Marsdeniae tenacissima extract-induced growth inhibition and apoptosis in hepatoma carcinoma cells is mediated through the p53/nuclear factor-κB signaling pathway

Zhen Wang; You-Min Ying; Kai-Qiang Li; Yu Zhang; Bing-Yu Chen; Jing-Jing Zeng; Xu-Jun He; Meng-Meng Jiang; Bo-Xu Chen; Ying Wang; Xiao-Dong Xu; Ke Hao; Meng-Hua Zhu; Wei Zhang

doi:10.3892/etm.2017.4833

Marsdeniae tenacissima extract-induced growth inhibition and apoptosis in hepatoma carcinoma cells is mediated through the p53/nuclear factor-κB signaling pathway

Exp Ther Med. 2017 Sep;14(3):2477-2484. doi: 10.3892/etm.2017.4833. Epub 2017 Jul 25.

Authors

Zhen Wang^{1

2}, You-Min Ying³, Kai-Qiang Li¹, Yu Zhang^{1

3}, Bing-Yu Chen¹, Jing-Jing Zeng^{3

4}, Xu-Jun He⁴, Meng-Meng Jiang^{1

2}, Bo-Xu Chen⁴, Ying Wang¹, Xiao-Dong Xu¹, Ke Hao¹, Meng-Hua Zhu¹, Wei Zhang^{1

2}

Affiliations

¹ Research Center of Blood Transfusion Medicine, Education Ministry Key Laboratory of Laboratory Medicine, Zhejiang Provincial People's Hospital, People's Hospital of Hangzhou Medical College, Hangzhou, Zhejiang 310014, P.R. China.
² School of Laboratory Medicine and Life Science, Wenzhou Medical University, Wenzhou, Zhejiang 325000, P.R. China.
³ College of Pharmaceutical Science, Zhejiang University of Technology, Hangzhou, Zhejiang 310014, P.R. China.
⁴ Key Laboratory of Tumor Molecular Diagnosis and Individualized Medicine of Zhejiang, Zhejiang Provincial People's Hospital, People's Hospital of Hangzhou Medical College, Hangzhou, Zhejiang 310014, P.R. China.

Abstract

An extract from a traditional Chinese herb, Marsdeniae tenacissima (trade name, Xiao-Ai-Ping) has been approved for use on the Chinese market as a cancer chemotherapeutic agent for decades.

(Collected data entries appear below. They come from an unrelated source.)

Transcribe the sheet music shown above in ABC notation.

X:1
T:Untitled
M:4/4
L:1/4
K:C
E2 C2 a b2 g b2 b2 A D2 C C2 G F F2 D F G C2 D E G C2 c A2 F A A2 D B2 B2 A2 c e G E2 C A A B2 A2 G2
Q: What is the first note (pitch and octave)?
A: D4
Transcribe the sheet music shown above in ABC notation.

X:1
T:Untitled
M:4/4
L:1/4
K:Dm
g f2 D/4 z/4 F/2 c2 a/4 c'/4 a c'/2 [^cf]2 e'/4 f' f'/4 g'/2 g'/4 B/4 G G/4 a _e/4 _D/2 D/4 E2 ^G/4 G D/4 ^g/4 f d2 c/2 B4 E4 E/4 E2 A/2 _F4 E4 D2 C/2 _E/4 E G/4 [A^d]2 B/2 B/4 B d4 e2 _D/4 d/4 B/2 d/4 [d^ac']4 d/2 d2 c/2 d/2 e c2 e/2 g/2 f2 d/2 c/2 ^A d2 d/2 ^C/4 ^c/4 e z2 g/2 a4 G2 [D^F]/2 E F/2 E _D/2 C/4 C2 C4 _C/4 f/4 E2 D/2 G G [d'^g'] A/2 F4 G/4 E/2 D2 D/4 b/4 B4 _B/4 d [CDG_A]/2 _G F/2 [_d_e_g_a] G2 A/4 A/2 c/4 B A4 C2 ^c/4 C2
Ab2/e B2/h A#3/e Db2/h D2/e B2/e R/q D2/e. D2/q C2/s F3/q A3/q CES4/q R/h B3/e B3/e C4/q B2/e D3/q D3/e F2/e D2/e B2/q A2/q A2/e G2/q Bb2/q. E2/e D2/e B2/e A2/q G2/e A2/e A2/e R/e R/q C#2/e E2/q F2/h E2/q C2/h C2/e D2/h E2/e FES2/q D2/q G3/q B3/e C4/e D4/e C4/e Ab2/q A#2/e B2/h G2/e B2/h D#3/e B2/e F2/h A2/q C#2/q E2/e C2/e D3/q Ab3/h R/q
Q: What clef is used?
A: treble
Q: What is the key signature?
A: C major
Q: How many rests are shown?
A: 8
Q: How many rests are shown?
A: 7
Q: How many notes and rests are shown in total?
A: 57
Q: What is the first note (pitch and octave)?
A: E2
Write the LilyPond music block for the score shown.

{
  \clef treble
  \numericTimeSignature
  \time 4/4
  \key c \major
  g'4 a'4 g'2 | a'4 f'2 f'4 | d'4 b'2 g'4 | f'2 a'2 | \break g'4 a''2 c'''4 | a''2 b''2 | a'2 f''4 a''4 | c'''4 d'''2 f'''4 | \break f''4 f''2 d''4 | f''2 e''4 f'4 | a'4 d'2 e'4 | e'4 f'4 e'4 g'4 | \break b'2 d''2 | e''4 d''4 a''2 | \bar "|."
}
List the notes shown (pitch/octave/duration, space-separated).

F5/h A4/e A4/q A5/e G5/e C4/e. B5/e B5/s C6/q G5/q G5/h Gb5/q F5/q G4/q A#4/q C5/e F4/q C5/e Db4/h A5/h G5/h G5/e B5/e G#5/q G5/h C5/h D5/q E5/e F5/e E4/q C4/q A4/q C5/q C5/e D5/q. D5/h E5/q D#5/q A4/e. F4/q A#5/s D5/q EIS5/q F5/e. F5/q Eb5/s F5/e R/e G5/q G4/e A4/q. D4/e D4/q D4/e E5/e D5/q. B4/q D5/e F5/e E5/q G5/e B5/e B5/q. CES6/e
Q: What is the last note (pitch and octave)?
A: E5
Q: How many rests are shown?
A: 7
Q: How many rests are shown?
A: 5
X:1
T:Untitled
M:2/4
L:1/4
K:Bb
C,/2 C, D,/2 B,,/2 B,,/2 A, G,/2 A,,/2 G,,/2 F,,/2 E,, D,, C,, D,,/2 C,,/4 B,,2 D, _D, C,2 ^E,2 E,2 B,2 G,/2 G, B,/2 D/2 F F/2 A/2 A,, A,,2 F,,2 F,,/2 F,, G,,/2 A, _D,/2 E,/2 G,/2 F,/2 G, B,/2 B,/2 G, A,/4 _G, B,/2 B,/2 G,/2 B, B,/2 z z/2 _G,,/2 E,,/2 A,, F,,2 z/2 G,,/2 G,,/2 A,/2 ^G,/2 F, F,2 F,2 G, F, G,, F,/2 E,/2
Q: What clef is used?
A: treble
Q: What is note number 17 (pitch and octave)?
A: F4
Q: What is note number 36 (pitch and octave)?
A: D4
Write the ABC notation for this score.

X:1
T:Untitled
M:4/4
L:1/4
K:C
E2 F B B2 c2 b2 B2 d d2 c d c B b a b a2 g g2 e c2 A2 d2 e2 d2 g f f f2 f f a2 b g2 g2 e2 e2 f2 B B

Previous studies have demonstrated the cytostatic and pro-apoptotic effects of M. tenacissima extract (MTE) in multiple cancer cells. However, the contributions of MTE to the proliferation and apoptosis of hepatoma carcinoma cells and the underlying mechanisms remain unclear. In the present study, Bel-7402 cells were incubated with increasing concentrations of MTE ranging from 0-320 µl/ml to explore the effects and potential mechanisms of MTE on the proliferation and apoptosis of Bel-7402 cells. 3-(4,5-dimethylthiazol-2-yl)-5(3-carboxymethoxyphenyl)-2-(4-sulfopheny)-2H-tetrazolium, inner salt and propidium iodide (PI)-stained flow cytometry assays demonstrated that MTE significantly suppressed the proliferation of Bel-7402 cells in a dose-dependent manner by arresting the cell cycle at S phase (P<0.05). Annexin V-fluorescein isothiocyanate PI-stained flow cytometry confirmed the significantly pro-apoptotic effect of MTE at both 160 and 240 µl/ml (P<0.001). Reverse transcription-quantitative polymerase chain reaction and western blot analysis demonstrated that MTE (both 160 and 240 µl/ml) induced a significant downregulation of B-cell lymphoma (Bcl)-2 (P<0.01), upregulation of Bcl-2-associated X protein (P<0.01) and activation of caspase-3 (P<0.05). Furthermore, a significant downregulation of murine double minute-2 (MDM2) (P<0.001) and activation of p53 (P<0.001) in Bel-7402 cells following treatment with 160 or 240 µl/ml MTE was observed, accompanied by the inhibition of the nuclear factor (NF)-κB pathway (P<0.001). These results suggested that MTE inhibited growth and exhibited pro-apoptotic effects in Bel-7402 cells, which was mediated by downregulation of the MDM2-induced p53-dependent mitochondrial apoptosis pathway and blocking the NF-κB pathway. Overall, these data serve as preliminary identification of the significant roles of MTE in hepatic carcinoma cells, and suggest that MTE may be a promising candidate for hepatocellular carcinoma therapy.

Keywords: MDM2; MTE; apoptosis; hepatocellular carcinoma; p53; proliferation.